Demek ki Erdoğan bu memleketteki bir numaralı FETÖ’cüymüş.

Bu gerçeği ne zaman öğrendi acaba CHP lideri?

Çok uzağa gitmeyelim.

Bugün Saray’ın arka bahçesinde dolaşan MHP lideri Bahçeli ile gizlice ortak aday belirleyip "Ekmek için Ekmeleddin" diyerek Erdoğan’ın tereyağından kıl çeker gibi cumhurbaşkanı seçilmesini sağlayan Kılıçdaroğlu herhalde bilmiyordu o zamanlar "FETÖ’nün bir numaralı siyasi ayağının" kim olduğunu.

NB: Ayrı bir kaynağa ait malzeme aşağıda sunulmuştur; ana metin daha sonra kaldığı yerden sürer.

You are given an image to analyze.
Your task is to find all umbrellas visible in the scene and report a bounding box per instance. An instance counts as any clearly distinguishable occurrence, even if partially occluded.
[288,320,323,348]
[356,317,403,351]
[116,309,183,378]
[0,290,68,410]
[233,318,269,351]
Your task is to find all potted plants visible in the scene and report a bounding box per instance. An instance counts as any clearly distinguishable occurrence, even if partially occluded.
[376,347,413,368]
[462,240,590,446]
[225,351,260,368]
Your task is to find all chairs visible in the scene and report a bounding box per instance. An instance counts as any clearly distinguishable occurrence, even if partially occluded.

Diyelim ki, AKP’nin iktidarı yitirdiği 1 Haziran seçimleri sonrası Davutoğlu’yla milleti oyalayıp erken seçimin yolunu açan "istikşafi görüşmeler" yaparken de Erdoğan’ın "FETÖ’nün bir numaralı siyasi ayağı" olduğunu bilmiyordu.

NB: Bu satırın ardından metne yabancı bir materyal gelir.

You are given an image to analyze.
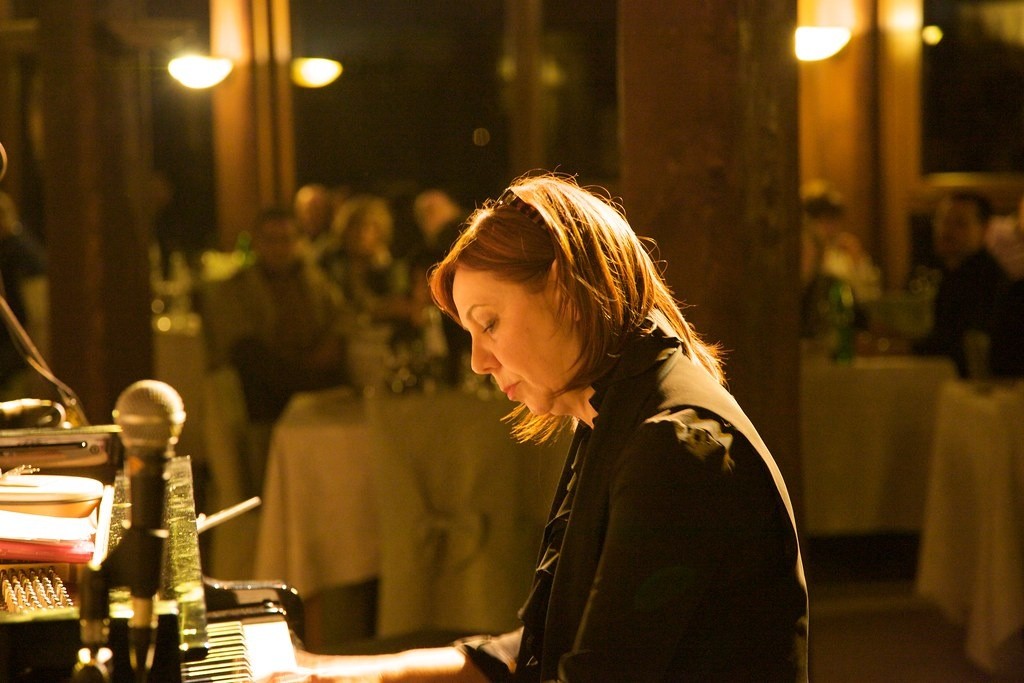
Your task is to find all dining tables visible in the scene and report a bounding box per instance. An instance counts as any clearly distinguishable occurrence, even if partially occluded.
[919,379,1024,683]
[271,382,581,633]
[798,341,954,581]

Erdoğan, HDP’li milletvekillerini içeri atmak için dokunulmazlıkların kaldırılması hamlesini yaparken "Anayasaya aykırı ama ‘evet’ diyeceğiz" kararını açıklarken de "FETÖ’nün bir numaralı siyasi ayağı"nın kim olduğunu hala öğrenememişti diyelim.

İyi niyetimizi koruyalım ve 15 Temmuz darbe girişimi sonrasında "Yenikapı Ruhu"na katılmak için koşa koşa AKP’nin mitingine giderken de "FETÖ’nün bir numaralı siyasi ayağı"nın kim olduğunu bilmediğini varsayalım.

16 Nisan referandumunda oylarının çalınmasına tepki gösterip o gece başlayan protesto gösterilerini bastırırken, özellikle kendi tabanını geri çekip hileli seçimi meşrulaştırırken de bilmiyordu "FETÖ’nün bir numaralı siyasi ayağı"nın kim olduğunu.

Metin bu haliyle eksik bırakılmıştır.